» WHAT THE TASK ASKS
Identify each line in the entries below that contains the word "leaf", and copy those lines out in full.

Source data
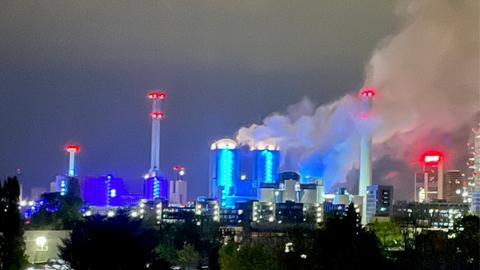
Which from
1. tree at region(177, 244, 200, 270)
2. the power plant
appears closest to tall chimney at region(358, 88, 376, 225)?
the power plant

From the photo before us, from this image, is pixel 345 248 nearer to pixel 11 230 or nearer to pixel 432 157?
pixel 11 230

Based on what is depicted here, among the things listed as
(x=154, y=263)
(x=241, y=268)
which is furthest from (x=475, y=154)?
(x=154, y=263)

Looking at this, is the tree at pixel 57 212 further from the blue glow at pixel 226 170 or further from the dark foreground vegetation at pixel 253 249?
the blue glow at pixel 226 170

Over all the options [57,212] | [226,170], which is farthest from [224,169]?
[57,212]

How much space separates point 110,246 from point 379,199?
21.8 metres

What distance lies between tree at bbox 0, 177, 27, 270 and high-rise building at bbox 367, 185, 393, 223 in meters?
21.1

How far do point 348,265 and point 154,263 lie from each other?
1.75 meters

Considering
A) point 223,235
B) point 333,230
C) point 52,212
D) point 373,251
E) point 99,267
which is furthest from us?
point 52,212

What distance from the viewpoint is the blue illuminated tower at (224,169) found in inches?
1316

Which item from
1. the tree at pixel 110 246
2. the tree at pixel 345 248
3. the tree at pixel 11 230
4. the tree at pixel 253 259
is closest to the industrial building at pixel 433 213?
the tree at pixel 253 259

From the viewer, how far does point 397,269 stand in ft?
24.5

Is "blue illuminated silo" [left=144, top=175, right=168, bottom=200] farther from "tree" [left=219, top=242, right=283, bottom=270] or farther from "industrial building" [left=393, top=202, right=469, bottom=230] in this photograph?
"tree" [left=219, top=242, right=283, bottom=270]

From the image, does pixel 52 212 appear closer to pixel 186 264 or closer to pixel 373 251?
pixel 186 264

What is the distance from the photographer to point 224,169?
111 feet
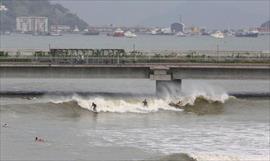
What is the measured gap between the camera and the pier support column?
81.6 meters

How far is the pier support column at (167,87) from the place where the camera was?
81.6m

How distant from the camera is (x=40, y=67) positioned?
82.6 m

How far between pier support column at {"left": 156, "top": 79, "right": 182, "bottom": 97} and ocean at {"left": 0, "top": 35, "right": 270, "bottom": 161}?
2.47ft

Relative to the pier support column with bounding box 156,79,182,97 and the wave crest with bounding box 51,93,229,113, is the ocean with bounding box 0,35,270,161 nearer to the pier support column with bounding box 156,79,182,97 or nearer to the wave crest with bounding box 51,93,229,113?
the wave crest with bounding box 51,93,229,113

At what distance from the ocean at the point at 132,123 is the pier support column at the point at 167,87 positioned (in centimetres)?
75

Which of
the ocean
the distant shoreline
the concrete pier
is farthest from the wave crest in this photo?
the distant shoreline

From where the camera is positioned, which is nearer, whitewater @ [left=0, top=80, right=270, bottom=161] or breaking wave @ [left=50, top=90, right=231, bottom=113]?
whitewater @ [left=0, top=80, right=270, bottom=161]

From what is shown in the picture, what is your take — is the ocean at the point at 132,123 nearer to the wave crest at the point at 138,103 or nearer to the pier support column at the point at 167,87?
the wave crest at the point at 138,103

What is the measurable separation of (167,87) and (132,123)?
708 inches

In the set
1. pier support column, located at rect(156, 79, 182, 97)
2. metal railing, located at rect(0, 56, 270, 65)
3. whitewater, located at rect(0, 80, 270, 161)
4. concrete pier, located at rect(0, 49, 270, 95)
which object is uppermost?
metal railing, located at rect(0, 56, 270, 65)

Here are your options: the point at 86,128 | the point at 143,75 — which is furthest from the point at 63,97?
the point at 86,128

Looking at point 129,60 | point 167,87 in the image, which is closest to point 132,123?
point 167,87

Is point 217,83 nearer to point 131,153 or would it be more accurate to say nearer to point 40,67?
point 40,67

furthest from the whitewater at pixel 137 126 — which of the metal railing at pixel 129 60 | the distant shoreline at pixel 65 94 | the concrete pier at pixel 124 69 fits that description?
the metal railing at pixel 129 60
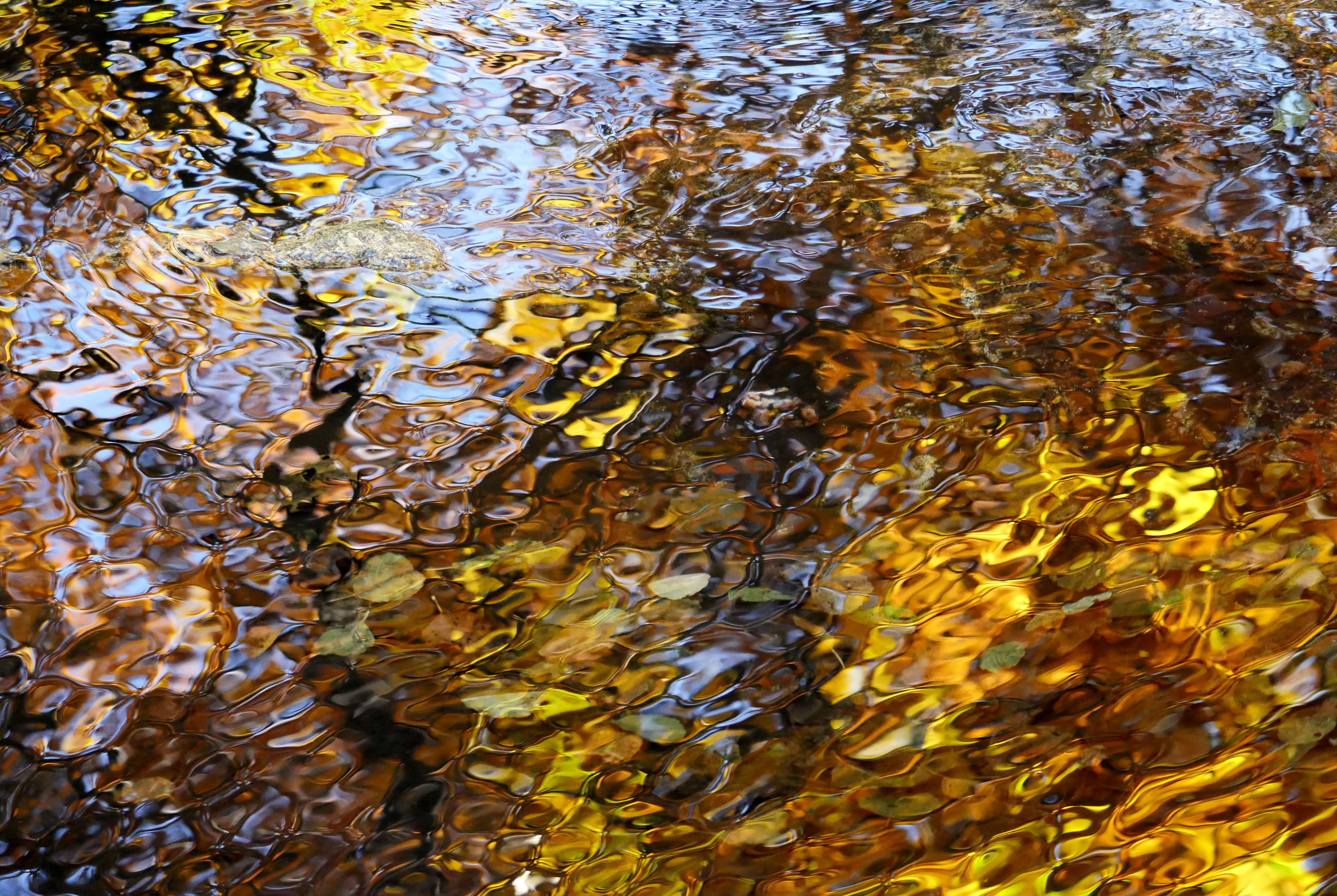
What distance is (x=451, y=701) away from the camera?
128 cm

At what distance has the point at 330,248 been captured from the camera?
184cm

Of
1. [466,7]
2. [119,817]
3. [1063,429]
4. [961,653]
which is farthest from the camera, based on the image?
[466,7]

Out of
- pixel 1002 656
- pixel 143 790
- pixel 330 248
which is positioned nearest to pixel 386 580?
pixel 143 790

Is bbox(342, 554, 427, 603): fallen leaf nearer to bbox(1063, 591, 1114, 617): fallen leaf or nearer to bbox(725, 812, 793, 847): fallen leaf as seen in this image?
bbox(725, 812, 793, 847): fallen leaf

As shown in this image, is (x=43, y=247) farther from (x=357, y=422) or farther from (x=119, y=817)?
(x=119, y=817)

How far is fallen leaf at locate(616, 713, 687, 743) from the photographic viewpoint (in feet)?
4.14

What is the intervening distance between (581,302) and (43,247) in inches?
42.4

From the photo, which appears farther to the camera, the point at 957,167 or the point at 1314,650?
the point at 957,167

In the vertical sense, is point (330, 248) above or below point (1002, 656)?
above

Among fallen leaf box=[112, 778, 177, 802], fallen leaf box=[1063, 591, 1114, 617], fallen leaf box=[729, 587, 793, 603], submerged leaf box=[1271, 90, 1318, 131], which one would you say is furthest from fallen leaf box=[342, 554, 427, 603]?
submerged leaf box=[1271, 90, 1318, 131]

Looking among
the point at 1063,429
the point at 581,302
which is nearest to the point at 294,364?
the point at 581,302

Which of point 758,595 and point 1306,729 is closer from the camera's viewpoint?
point 1306,729

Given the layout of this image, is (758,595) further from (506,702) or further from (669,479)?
(506,702)

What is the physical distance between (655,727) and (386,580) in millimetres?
466
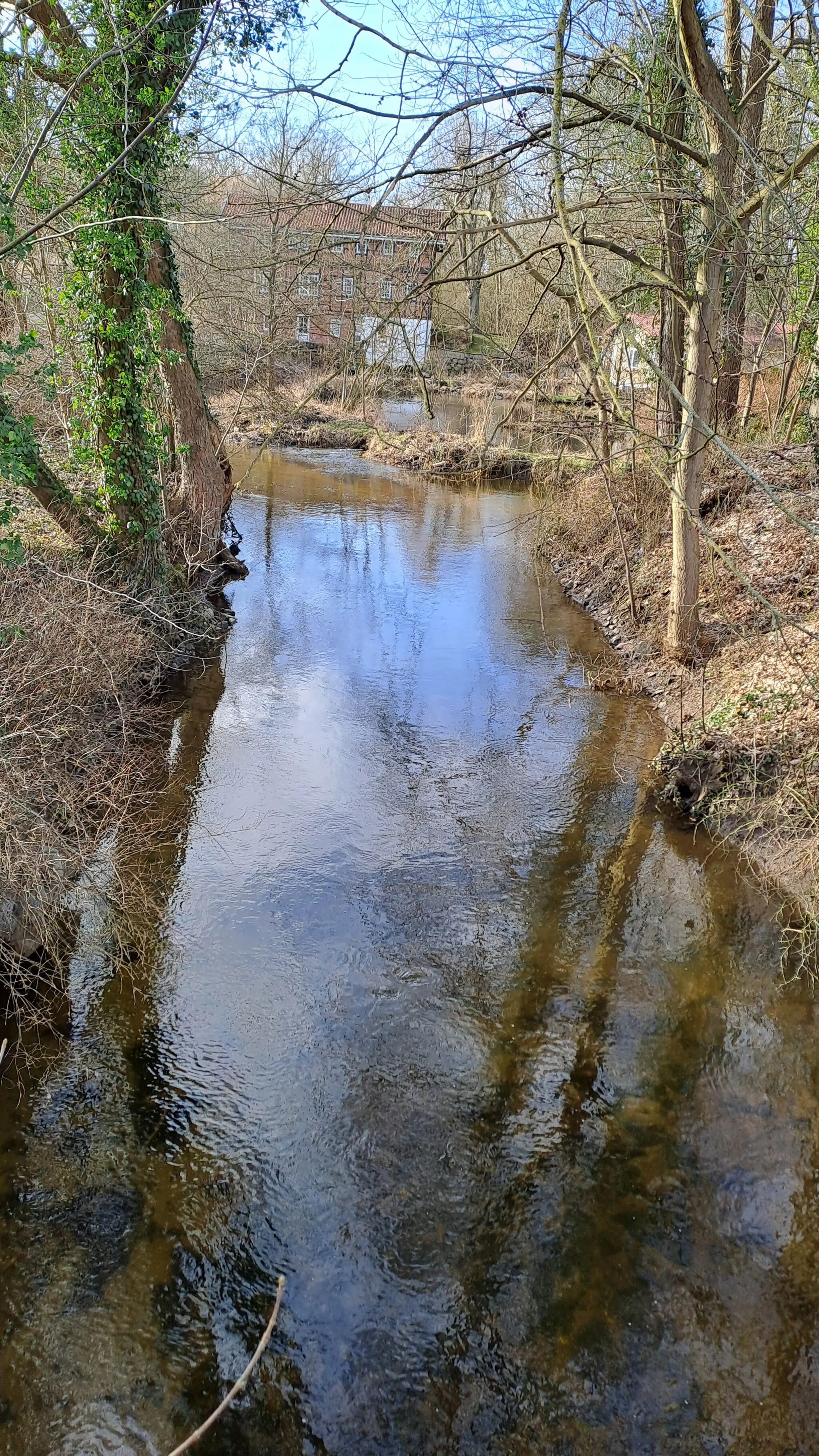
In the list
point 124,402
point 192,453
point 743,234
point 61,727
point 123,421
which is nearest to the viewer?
point 743,234

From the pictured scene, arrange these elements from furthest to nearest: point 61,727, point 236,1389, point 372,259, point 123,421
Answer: point 123,421, point 372,259, point 61,727, point 236,1389

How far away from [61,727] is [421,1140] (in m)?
4.08

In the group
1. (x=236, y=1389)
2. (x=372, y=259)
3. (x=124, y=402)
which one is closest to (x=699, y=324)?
(x=372, y=259)

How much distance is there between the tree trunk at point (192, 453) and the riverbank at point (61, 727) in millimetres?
2468

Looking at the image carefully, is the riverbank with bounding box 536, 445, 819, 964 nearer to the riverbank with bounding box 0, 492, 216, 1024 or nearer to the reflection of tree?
the reflection of tree

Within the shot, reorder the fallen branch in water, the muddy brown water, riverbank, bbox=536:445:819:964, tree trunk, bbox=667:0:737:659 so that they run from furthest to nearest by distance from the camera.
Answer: riverbank, bbox=536:445:819:964 < tree trunk, bbox=667:0:737:659 < the muddy brown water < the fallen branch in water

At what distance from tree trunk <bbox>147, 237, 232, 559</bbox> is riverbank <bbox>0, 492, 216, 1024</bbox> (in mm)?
2468

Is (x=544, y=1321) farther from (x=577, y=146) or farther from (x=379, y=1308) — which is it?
(x=577, y=146)

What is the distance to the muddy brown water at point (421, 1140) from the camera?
12.8 ft

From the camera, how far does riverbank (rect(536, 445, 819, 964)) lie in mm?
7266

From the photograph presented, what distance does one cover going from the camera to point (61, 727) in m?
6.93

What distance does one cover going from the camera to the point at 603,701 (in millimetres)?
10836

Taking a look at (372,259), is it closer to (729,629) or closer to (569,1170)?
(729,629)

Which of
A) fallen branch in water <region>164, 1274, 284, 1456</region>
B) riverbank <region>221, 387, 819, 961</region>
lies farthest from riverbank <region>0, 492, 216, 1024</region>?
fallen branch in water <region>164, 1274, 284, 1456</region>
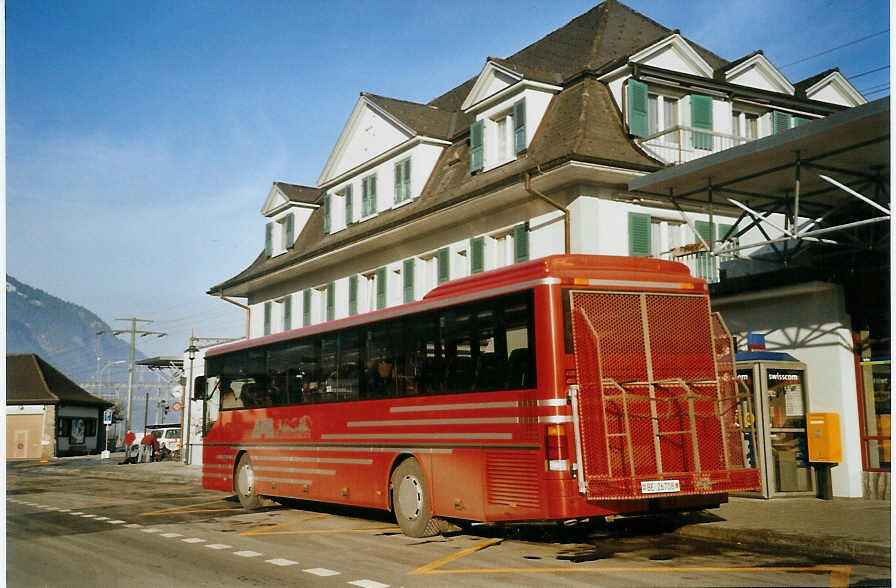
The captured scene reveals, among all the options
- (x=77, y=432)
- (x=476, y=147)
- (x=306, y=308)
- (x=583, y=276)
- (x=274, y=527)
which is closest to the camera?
(x=583, y=276)

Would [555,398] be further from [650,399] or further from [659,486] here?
[659,486]

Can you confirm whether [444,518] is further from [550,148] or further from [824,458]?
[550,148]

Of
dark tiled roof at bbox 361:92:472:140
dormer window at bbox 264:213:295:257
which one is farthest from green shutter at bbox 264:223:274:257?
→ dark tiled roof at bbox 361:92:472:140

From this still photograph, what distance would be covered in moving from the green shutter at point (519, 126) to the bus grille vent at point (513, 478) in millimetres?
14245

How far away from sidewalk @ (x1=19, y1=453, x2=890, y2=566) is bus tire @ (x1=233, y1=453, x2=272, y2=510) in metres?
8.62

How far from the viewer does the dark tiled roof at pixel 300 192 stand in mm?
37500

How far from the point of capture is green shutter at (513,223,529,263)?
24.0m

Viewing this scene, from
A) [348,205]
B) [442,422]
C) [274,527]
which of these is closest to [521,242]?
[348,205]

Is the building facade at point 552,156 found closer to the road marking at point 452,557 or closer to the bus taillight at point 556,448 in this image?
the bus taillight at point 556,448

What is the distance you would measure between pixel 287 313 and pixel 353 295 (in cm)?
593

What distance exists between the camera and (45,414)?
7100 centimetres

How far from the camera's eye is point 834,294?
1669cm

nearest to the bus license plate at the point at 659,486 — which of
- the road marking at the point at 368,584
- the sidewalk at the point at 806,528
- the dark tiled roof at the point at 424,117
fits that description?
the sidewalk at the point at 806,528

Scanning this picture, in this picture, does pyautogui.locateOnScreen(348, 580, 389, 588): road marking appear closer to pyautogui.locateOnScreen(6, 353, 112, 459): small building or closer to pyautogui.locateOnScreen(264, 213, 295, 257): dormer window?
pyautogui.locateOnScreen(264, 213, 295, 257): dormer window
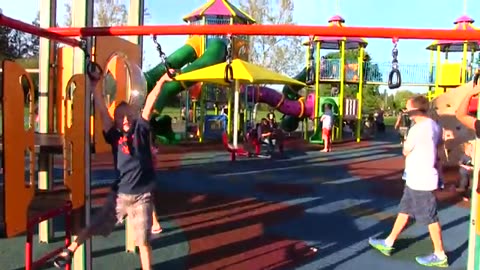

» PROBLEM SOLUTION
Is bbox(342, 554, 427, 603): fallen leaf nearer to bbox(1063, 591, 1114, 617): fallen leaf or nearer to bbox(725, 812, 793, 847): fallen leaf as seen in this image?
bbox(725, 812, 793, 847): fallen leaf
How far is fallen leaf at locate(616, 713, 687, 743) from the photographic viewpoint (in feet)?
Among fallen leaf box=[112, 778, 177, 802], fallen leaf box=[1063, 591, 1114, 617], fallen leaf box=[729, 587, 793, 603], submerged leaf box=[1271, 90, 1318, 131], which one would you say is furthest from fallen leaf box=[342, 554, 427, 603]?
submerged leaf box=[1271, 90, 1318, 131]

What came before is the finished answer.